··· DOCUMENT SEGMENT

But in Whitehall – and particularly at the Foreign Office – there were the first signs of nervousness over the proposed manner of dealing with one problem that had arisen in the country: a small number of British citizens and residents, all Muslims, had been detained by US forces.

A mass of documents disclosed during high court proceedings show how rapidly the government became involved in the abduction and torture of these individuals in its attempts to secure the UK against attack by al-Qaida.

They also appear to show how little regard was given within the government to the illegality of its own actions.

On 4 January 2002, a memo circulated to the secretaries of the junior Foreign Office ministers Ben Bradshaw and Lady Amos, as well as to the Foreign Office press office and the department’s senior legal adviser, Sir Michael Wood, notes: “Public opinion has on the whole shown little concern about the welfare of the British detainees, or the legal terms of their detention. But the issue is clearly of sensitivity to Muslim opinion in the UK and abroad.”

It adds that the FCO should be “seen as applying our normal standards of consular assistance as far as possible”. Consular officials had not seen these detainees, however, and “our holding line, that we are first seeking to establish identity details, is wearing thin”, not least because extensive reports about one individual had already appeared in the press.

At this time, the fact that “rendition” – abducting an individual and moving them against their will from one country to another – was illegal appears not to have been a concern. A document disclosed by the Foreign Office, dated 10 January 2002 and entitled Afghanistan UK Detainees, expresses the government’s “preferred options”. It states: “Transfer of United Kingdom nationals held by US forces in Afghanistan to a United States base in Guantánamo is the best way to meet our counter-terrorism objectives, to ensure they are securely held.” The “only alternative”, the document adds, would be to place these individuals in the custody of British forces in Afghanistan, or to return them to the UK.

······
··· DATASET EXCERPTS

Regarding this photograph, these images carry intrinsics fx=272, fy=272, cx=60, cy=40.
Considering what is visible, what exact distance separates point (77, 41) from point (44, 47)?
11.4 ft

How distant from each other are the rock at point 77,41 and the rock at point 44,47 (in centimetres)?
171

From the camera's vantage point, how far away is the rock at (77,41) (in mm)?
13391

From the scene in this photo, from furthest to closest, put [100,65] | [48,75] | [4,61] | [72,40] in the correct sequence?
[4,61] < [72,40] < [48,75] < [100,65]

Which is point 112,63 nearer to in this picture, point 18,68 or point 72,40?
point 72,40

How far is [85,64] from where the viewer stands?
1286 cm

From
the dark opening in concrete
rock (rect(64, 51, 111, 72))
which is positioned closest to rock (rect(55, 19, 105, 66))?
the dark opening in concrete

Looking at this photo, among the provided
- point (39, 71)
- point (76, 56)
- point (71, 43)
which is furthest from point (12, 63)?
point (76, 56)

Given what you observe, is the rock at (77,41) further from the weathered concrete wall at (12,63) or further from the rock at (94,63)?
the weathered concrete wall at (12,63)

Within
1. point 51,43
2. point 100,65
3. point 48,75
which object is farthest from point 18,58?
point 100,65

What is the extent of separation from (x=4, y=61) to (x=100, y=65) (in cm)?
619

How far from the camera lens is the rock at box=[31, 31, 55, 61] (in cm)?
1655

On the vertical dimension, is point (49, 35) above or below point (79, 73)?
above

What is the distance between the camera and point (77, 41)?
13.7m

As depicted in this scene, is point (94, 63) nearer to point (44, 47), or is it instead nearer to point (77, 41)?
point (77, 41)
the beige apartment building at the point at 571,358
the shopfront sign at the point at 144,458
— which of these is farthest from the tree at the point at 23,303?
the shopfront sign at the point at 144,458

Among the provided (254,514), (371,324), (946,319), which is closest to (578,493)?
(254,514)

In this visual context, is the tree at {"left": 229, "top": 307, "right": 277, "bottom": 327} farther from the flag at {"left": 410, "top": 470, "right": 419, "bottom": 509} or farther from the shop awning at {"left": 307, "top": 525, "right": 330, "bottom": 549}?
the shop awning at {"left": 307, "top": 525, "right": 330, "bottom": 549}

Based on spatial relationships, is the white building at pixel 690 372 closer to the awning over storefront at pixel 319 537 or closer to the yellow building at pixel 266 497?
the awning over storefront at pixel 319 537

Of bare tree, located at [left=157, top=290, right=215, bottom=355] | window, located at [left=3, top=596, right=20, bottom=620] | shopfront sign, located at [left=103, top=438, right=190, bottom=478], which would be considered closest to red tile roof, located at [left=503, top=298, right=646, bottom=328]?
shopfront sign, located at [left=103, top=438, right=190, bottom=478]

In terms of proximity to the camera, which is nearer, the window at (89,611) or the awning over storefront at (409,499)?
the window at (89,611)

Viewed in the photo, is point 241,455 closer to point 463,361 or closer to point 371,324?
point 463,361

······

[GIVEN PROBLEM A] In the text on British detainees, what date was the memo sent to the secretaries of Ben Bradshaw and Lady Amos?
[GIVEN PROBLEM B] Reproduce the text on British detainees word for word, beginning at the words "On 4 January" and stopping after "in the press.".

[EXERCISE ANSWER A] 4 January 2002

[EXERCISE ANSWER B]
On 4 January 2002, a memo circulated to the secretaries of the junior Foreign Office ministers Ben Bradshaw and Lady Amos, as well as to the Foreign Office press office and the department’s senior legal adviser, Sir Michael Wood, notes: “Public opinion has on the whole shown little concern about the welfare of the British detainees, or the legal terms of their detention. But the issue is clearly of sensitivity to Muslim opinion in the UK and abroad.”

It adds that the FCO should be “seen as applying our normal standards of consular assistance as far as possible”. Consular officials had not seen these detainees, however, and “our holding line, that we are first seeking to establish identity details, is wearing thin”, not least because extensive reports about one individual had already appeared in the press.